Retrato de Michael Lauber
Michael Lauber, procurador-geral da Confederação Keystone / Peter Klaunzer

Foi iniciado um processo de afastamento contra o Procurador-Geral da Confederação, Michael Lauber, devido às suas reuniões secretas com o presidente da Federação Internacional de Futebol (FIFA). O Ministério Público está investigando inúmeros casos de corrupção em conexão com a FIFA, aqui resumidos.


A parte suíça das investigações da FIFA começa com uma ação espetacular que foi noticiada em todo o mundo: em 27 de maio de 2015, a polícia invadiu o Hotel Baur au Lac em Zurique e prendeu sete funcionários da FIFA e de suas organizações afiliadas. A Justiça suíça agiu a pedido das autoridades americanas, que suspeitavam que esses indivíduos teriam aceitado subornos e comissões desde os anos 1990.
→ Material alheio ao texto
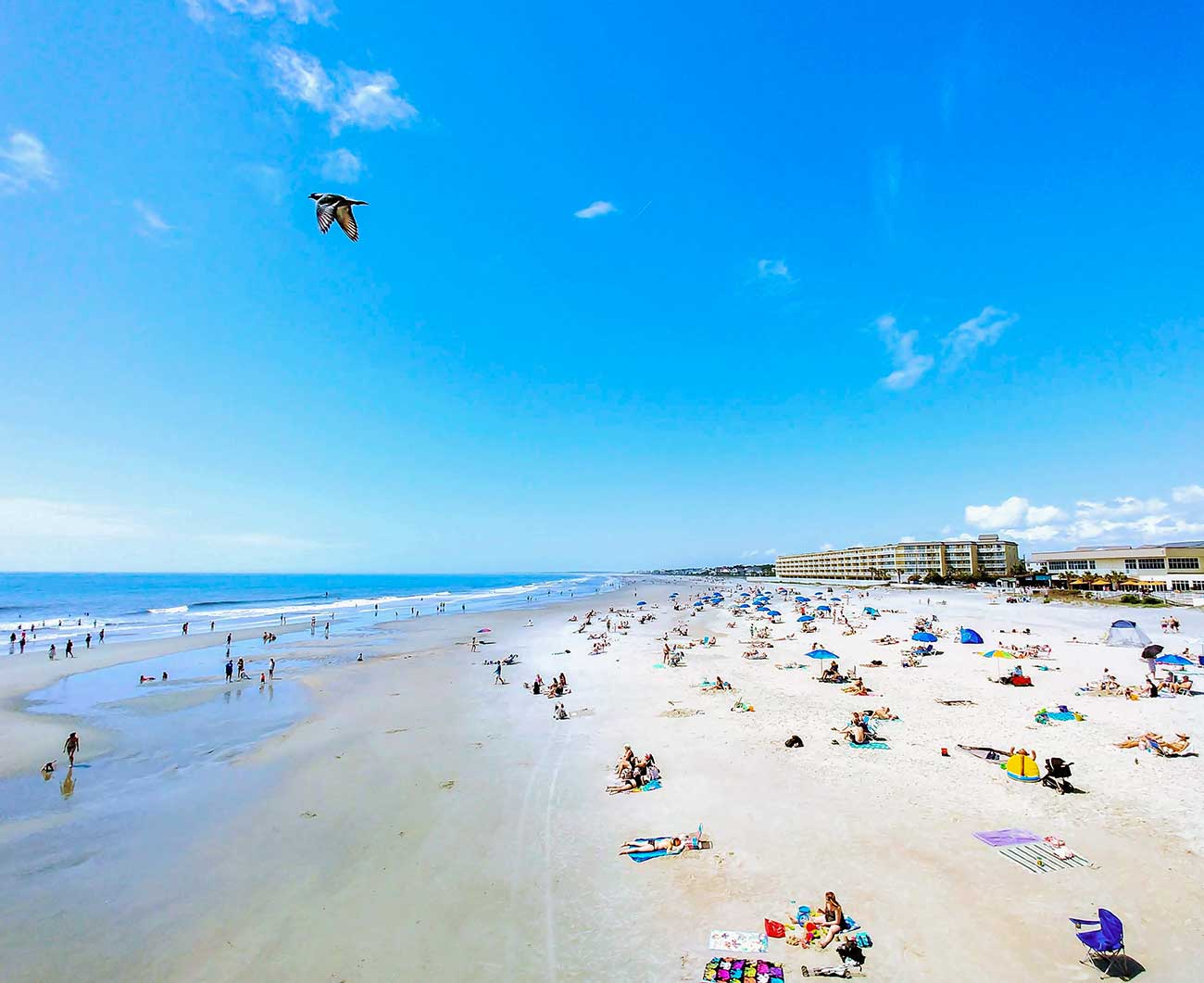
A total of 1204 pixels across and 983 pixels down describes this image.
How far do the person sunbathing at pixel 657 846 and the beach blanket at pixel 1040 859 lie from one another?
219 inches

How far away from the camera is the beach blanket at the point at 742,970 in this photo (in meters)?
6.97

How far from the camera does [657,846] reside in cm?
1027

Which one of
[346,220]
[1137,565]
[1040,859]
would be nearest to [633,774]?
[1040,859]

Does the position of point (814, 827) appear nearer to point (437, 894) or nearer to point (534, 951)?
point (534, 951)

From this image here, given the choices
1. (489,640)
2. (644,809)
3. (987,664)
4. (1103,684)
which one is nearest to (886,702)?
(1103,684)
A Procuradoria Geral da Confederação também abriu seu próprio processo criminal em 10 de março de 2015 por “gestão desleal” e lavagem de dinheiro. Suspeita-se de irregularidades na escolha de sedes da Copa do Mundo 2018 à Rússia e da Copa do Mundo 2022 ao Qatar. O Ministério Público da Confederação (MPC) aproveitou a batida policial no Hotel Baur au Lac para apreender documentos.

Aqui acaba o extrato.